SCP-1259-JPは捕食行動によって獲得するエネルギーの全量を個体の維持に費やしていると考えられています。適切な現金の供給2が行われなかった場合、SCP-1259-JPは明らかな衰弱の兆候を見せ、最終的には枯死します。これはオブジェクトの無力化に繋がるため、財団は収容下のSCP-1259-JPに飼料として何らかの貨幣を提供する必要があります。ただし、SCP-1259-JPの持つパルプ受容体の感度には限界があるため、紙幣に関しては本物の現金と一定以上の精巧さを持つ贋金とを判別できないことが、201█/11/██に行われた実験で示されています。具体的な贋金の判定基準としては、ミツマタを原料として作成された和紙に、何らかの染料(一般的なインクで可)で紙幣のデザインが転写されていることが必要です。また、紙の寸法は±0.2mmの範囲で一致している必要があり、インク以外の異物(録音機など)が付着しているものは拒絶されます。なお、硬貨に関しては選別能力は完全で、本物の硬貨以外のいかなる金属製品も摂食しません。


回収経緯: 201█年9月、全国各地で「いつの間にか所持金が無くなっていた」という名目での警察への通報が多数確認されたことが財団の注意を引きました。通報が行われた43の市町村のうちの1つである████町においてエージェント・████が公道を調査していた際、エージェント・████の所持金が突如として消失したことを本人が報告しました。現場周辺を調査した結果、付近にあった電柱支線のうち1本のワイヤーの一部が磨耗しており、断面を検査したところセルロースを多分に含んでいたことが確認されました。カバーストーリー「電線工事」が適用され、当該支線がSCP-1259-JPとして回収されました。これを受けて通報が行われた他の市町村においても調査が行われ、うち38市町村にてSCP-1259-JPが発見・回収されました。

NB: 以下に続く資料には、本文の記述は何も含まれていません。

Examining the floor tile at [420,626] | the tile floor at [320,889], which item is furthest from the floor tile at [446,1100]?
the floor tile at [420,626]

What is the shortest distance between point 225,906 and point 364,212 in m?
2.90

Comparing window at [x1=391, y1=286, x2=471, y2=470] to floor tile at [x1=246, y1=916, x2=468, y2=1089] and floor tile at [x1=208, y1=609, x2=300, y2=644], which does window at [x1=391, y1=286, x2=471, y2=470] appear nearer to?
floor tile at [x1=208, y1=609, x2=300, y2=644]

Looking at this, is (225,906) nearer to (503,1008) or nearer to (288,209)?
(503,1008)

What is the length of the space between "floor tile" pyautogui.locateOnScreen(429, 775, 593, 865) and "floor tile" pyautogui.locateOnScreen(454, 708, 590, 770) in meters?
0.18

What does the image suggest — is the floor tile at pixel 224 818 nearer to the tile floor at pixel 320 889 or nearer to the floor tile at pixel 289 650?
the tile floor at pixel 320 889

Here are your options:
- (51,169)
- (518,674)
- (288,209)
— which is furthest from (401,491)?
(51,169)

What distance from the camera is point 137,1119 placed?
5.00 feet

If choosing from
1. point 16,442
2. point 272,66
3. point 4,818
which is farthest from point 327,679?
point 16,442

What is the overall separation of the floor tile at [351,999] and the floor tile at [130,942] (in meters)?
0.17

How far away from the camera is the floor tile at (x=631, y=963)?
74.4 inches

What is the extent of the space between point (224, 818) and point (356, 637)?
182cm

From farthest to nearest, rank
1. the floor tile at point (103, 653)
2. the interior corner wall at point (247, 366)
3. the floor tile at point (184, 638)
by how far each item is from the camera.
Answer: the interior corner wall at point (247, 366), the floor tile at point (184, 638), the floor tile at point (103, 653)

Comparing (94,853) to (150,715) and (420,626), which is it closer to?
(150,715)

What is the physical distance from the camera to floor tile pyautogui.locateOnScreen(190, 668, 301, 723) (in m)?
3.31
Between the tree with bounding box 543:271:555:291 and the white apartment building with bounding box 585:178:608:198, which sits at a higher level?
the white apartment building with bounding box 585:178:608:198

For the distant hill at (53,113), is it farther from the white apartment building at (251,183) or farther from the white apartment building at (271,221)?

SCP-1259-JPが多数の市町村にまたがって発見されたことから、全国的な公道の捜索が開始されました。現在までに合計で398個体のSCP-1259-JPが発見・回収されています。201█年10月時点では収容を維持するためのコストが膨大になると考えられていたため、研究のために必要だと判断された30個体が収容され、それ以外の個体は焼却処分されました。その後の研究により、SCP-1259-JPに「偽札」を給餌することを目的とした手順053-和Dが制定されたことで収容コストは削減されましたが、現時点では収容個体数を増加させる研究上の利点が薄いことから、引き続きオブジェクト収容数の調節が行われています。